Design and construction
- Architect: Henry Flitcroft

= King Alfred's Tower =

Folly tower in Somerset, England

Alfred's Tower is a folly in Somerset, England, on the edge of the border with Wiltshire, on the Stourhead estate. The tower stands on Kingsettle Hill and belongs to the National Trust. It is designated as a Grade I listed building.

Henry Hoare II planned the tower in the 1760s to commemorate the end of the Seven Years' War against France and the accession of King George III, and it was erected near the site of Egbert's Stone, where it is believed that Alfred the Great, King of Wessex, rallied the Anglo-Saxons in 878 before the Battle of Edington. The tower was damaged by an aeroplane in 1944 and restored in the 1980s.

The 49 m triangular tower has a hollow centre and is climbed by means of a spiral staircase in one of the corner projections. It has a statue of King Alfred and a dedication inscription.

==Location==
The tower stands near the site of 'Egbert's Stone', where it was said that Alfred the Great, King of Wessex, rallied the Saxons in May 878 before the important Battle of Edington (historically known as the battle of Ethandun), where the Danish army, led by Guthrum the Old, was defeated. It is the start of the Leland Trail, a 28 mi footpath which runs south-west to Ham Hill Country Park.

==History==
The project to build the tower was conceived in 1762 by the banker Henry Hoare II (1705–1785). The tower was intended to commemorate the end of the Seven Years' War against France and the accession of King George III.

> Data for review
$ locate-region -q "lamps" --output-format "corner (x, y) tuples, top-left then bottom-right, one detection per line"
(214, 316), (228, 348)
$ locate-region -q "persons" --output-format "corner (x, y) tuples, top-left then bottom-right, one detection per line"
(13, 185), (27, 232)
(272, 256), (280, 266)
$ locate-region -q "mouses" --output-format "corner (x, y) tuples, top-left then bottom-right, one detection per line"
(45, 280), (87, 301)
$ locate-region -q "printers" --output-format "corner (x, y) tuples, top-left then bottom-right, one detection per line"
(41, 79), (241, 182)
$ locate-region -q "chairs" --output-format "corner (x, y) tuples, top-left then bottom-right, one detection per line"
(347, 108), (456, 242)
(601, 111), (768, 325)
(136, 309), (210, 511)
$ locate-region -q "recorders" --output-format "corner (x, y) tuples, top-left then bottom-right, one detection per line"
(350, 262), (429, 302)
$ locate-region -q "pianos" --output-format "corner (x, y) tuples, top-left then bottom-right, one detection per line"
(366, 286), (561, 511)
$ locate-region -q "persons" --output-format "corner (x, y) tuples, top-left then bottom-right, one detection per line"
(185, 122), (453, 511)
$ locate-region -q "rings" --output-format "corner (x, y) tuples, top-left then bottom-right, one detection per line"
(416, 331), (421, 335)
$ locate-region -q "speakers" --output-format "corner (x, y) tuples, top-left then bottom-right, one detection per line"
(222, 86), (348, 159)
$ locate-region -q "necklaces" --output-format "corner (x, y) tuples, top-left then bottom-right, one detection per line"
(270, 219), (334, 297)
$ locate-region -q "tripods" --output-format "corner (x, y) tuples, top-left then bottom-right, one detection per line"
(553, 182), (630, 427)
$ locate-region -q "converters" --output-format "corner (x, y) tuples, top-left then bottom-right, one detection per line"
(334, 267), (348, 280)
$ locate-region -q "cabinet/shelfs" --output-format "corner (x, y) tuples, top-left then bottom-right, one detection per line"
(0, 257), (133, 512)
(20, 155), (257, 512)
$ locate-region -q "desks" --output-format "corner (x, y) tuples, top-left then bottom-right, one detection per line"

> Prompt 1
In the text on King Alfred's Tower, take the part that opens with the words containing "Design and construction" and closes with "I listed building.", and write it out with "Kingsettle Hill" substituted by "Kingsettle Down".
> Prompt 2
Answer from the text on King Alfred's Tower:
(a) Who was the architect?
(b) How tall is the tower?
(c) Who led the Danish army defeated at the Battle of Edington?
> Prompt 3
Sum up the text on King Alfred's Tower in two sentences.
The data comes from a different source than the text.

> Answer area 1
Design and construction
- Architect: Henry Flitcroft

= King Alfred's Tower =

Folly tower in Somerset, England

Alfred's Tower is a folly in Somerset, England, on the edge of the border with Wiltshire, on the Stourhead estate. The tower stands on Kingsettle Down and belongs to the National Trust. It is designated as a Grade I listed building.

> Answer area 2
(a) Henry Flitcroft
(b) 49 m
(c) Guthrum the Old

> Answer area 3
King Alfred's Tower is a Grade I listed 49 m triangular folly on Kingsettle Hill on the Stourhead estate in Somerset, owned by the National Trust and designed by Henry Flitcroft. Henry Hoare II conceived it in 1762 to commemorate the end of the Seven Years' War and the accession of King George III, and it stands near Egbert's Stone, where Alfred the Great is said to have rallied the Saxons in 878 before the Battle of Edington.